The title comes from a favorite saying from a long-time reader back in the day, and I recalled it for a couple of reasons.
First, I learned that a favorite coffee house I used to frequent as a med student had shuttered back in 2022. It was a place where Robin Williams had once been spotted grabbing a pick me up after visiting a nearby comics store (I never saw him, although at a favorite crepe place across the street I once spotted Winona Ryder, in town for a film, an arrestingly beautiful pixie that made me lose the power of speech).
This was the place where I spent countless afternoons writing letters on what was then considered a state of the art PC laptop to a friend from my high school years - to this day my only reliable lifelong correspondence, if somewhat interrupted by child-rearing.
High ceilings, visible pipes and exposed beams, slightly industrial vibe. When I think back, it was not a particularly distinctive decor. It was a place where slender female baristas provided caffeinated solace from a particularly lonely time in life - the clinical rotation years when, schedule offset from my classmates in such a way that we seldom made social plans together, there was ample time alone with my thoughts.
A professor from med school whom I still call every month or two used to have an annual spiritual practice that took him to a Trappist monastery where he retreated for a week spent in silent contemplation.
This coffee shop was the closest I came to a comparable practice, and there's sadness in seeing a site that represents a vulnerable stage of my life vanish.

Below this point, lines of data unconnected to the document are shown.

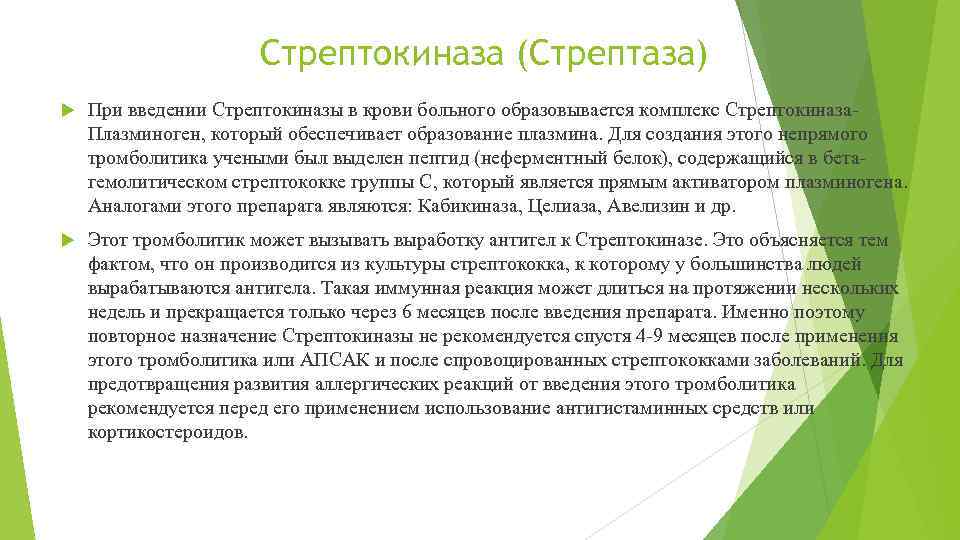 Стрептокиназа (Стрептаза)

При введении Стрептокиназы в крови больного образовывается комплекс Стрептокиназа-Плазминоген, который обеспечивает образование плазмина. Для создания этого непрямого тромболитика учеными был выделен пептид (неферментный белок), содержащийся в бета-гемолитическом стрептококке группы С, который является прямым активатором плазминогена. Аналогами этого препарата являются: Кабикиназа, Целиаза, Авелизин и др.

Этот тромболитик может вызывать выработку антител к Стрептокиназе. Это объясняется тем фактом, что он производится из культуры стрептококка, к которому у большинства людей вырабатываются антитела. Такая иммунная реакция может длиться на протяжении нескольких недель и прекращается только через 6 месяцев после введения препарата. Именно поэтому повторное назначение Стрептокиназы не рекомендуется спустя 4-9 месяцев после применения этого тромболитика или АПСАК и после спровоцированных стрептококками заболеваний. Для предотвращения развития аллергических реакций от введения этого тромболитика рекомендуется перед его применением использование антигистаминных средств или кортикостероидов.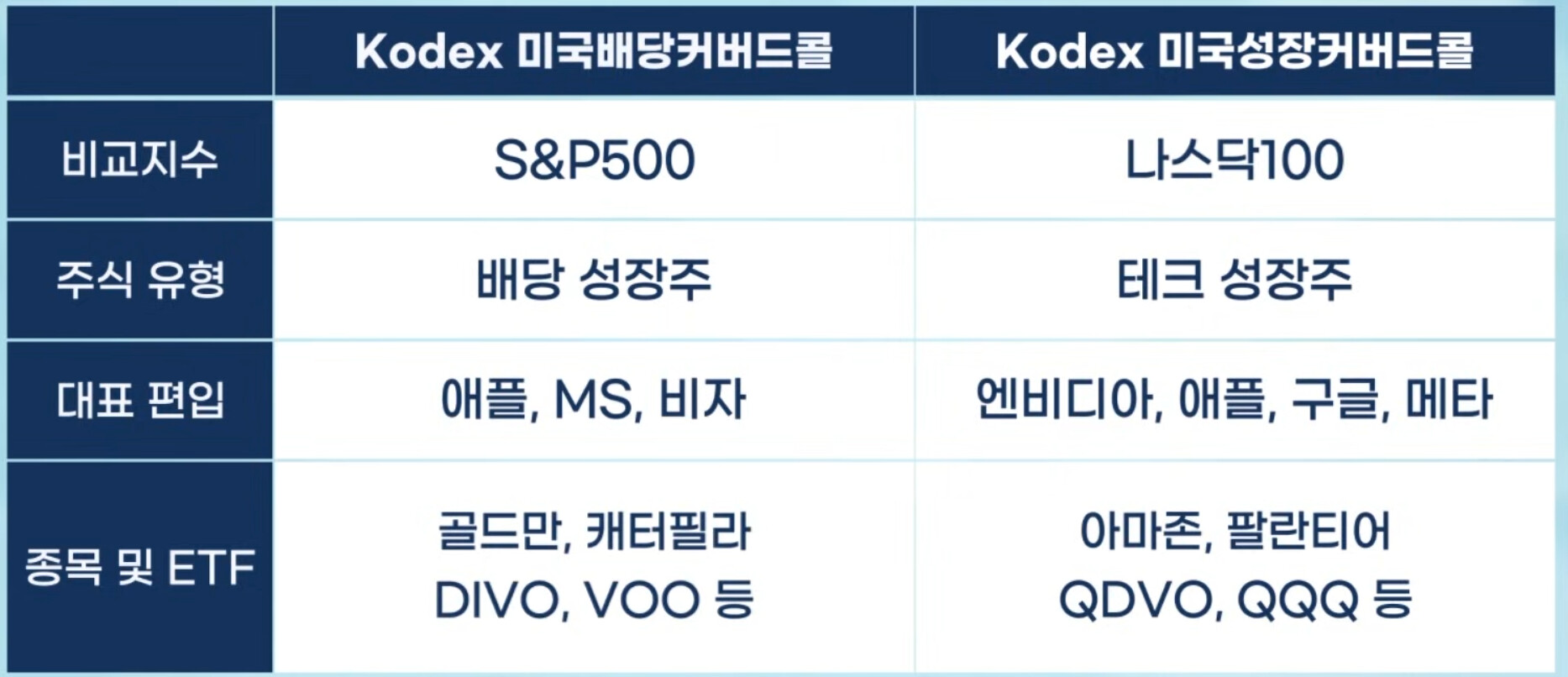 |  | Kodex 미국배당커버드콜 | Kodex 미국성장커버드콜 |
|---|---|---|
| 비교지수 | S&P500 | 나스닥100 |
| 주식 유형 | 배당 성장주 | 테크 성장주 |
| 대표 편입 | 애플, MS, 비자 | 엔비디아, 애플, 구글, 메타 |
| 종목 및 ETF | 골드만, 캐터필라 DIVO, VOO 등 | 아마존, 팔란티어 QDVO, QQQ 등 |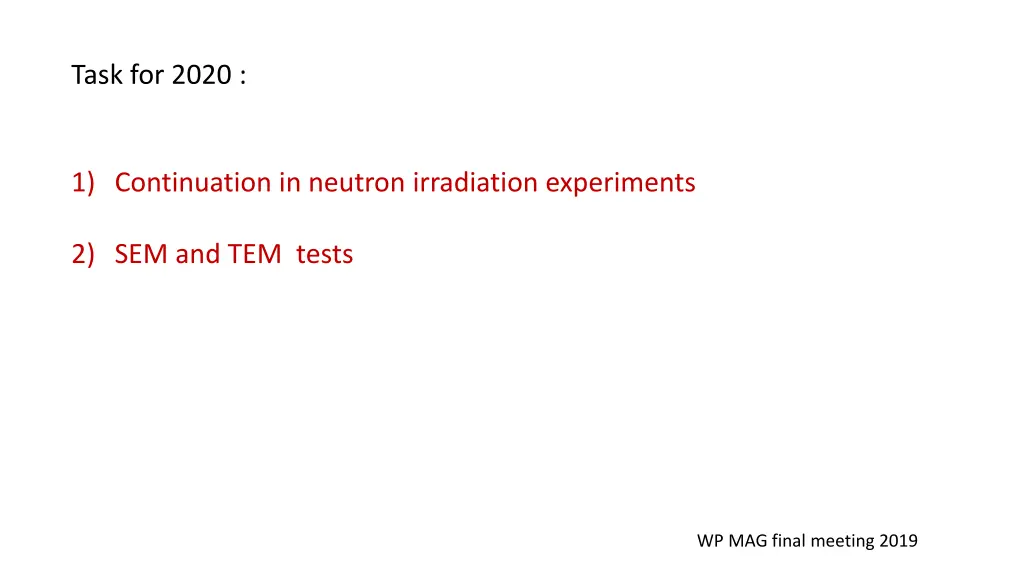 Task for 2020 :

1) Continuation in neutron irradiation experiments

2) SEM and TEM tests

WP MAG final meeting 2019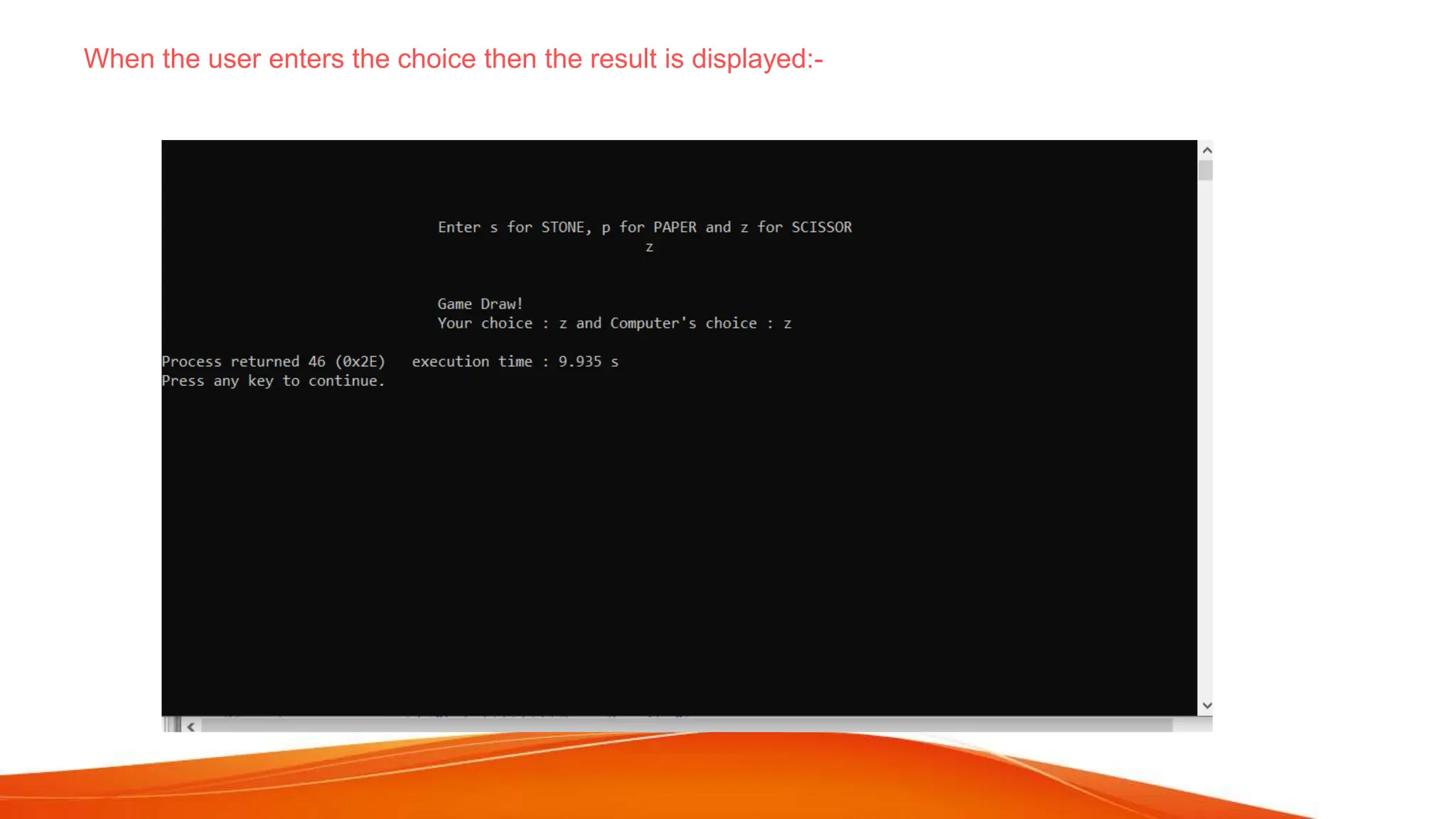 When the user enters the choice then the result is displayed:-

Enter s for STONE, p for PAPER and z for SCISSOR
z

Game Draw!
Your choice : z and Computer's choice : z

Process returned 46 (0x2E)   execution time : 9.935 s
Press any key to continue.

The second prompt is exciting news: my eldest, a high school senior, has committed to my alma mater for next year.
My wife, who feels every hurt and every victory twice as intensely as the kid experiencing it, is elated (it is also her alma mater). Her feet have not touched the ground since the acceptance arrived, the eventual commitment by our kid a foregone conclusion in her mind.
Last autumn, I attended my 30 year college reunion. My wife and I walked through campus recounting memories of time spent in now-demolished libraries, paper fights at movie screenings and brief brushes with classmates who would go onto notoriety, fame, and footnotes in history.
(As an example, one good-natured acquaintance who used to make out very publicly with a girlfriend on the outdoor wooden table at the campus coffee house would be forgotten for years, until I read about his bizarre death having been exiled from a cult in the Arizona desert decades later).
But I digress.
As we explored campus, we realized it was no longer our campus. The true mark that a place is no longer your home - that you've found a dentist and barber in another geography (I cut my own hair, so I'll stick to exclusively the former criterion), has been true for many years.
The ownership of a place overlayed on a physical layout that only partly reflects those memories is a dissonance that you can overlook only until someone else close to you attaches their more current claims to memories of the place.
That's going to happen when my former college becomes my daughter's university. I look forward to hearing her tell her own story and introduce us to the memories she is yet to make.
I write this as she and I sit side by side in a local coffee house, and there's a defninite thrill to intertwining my past with her future.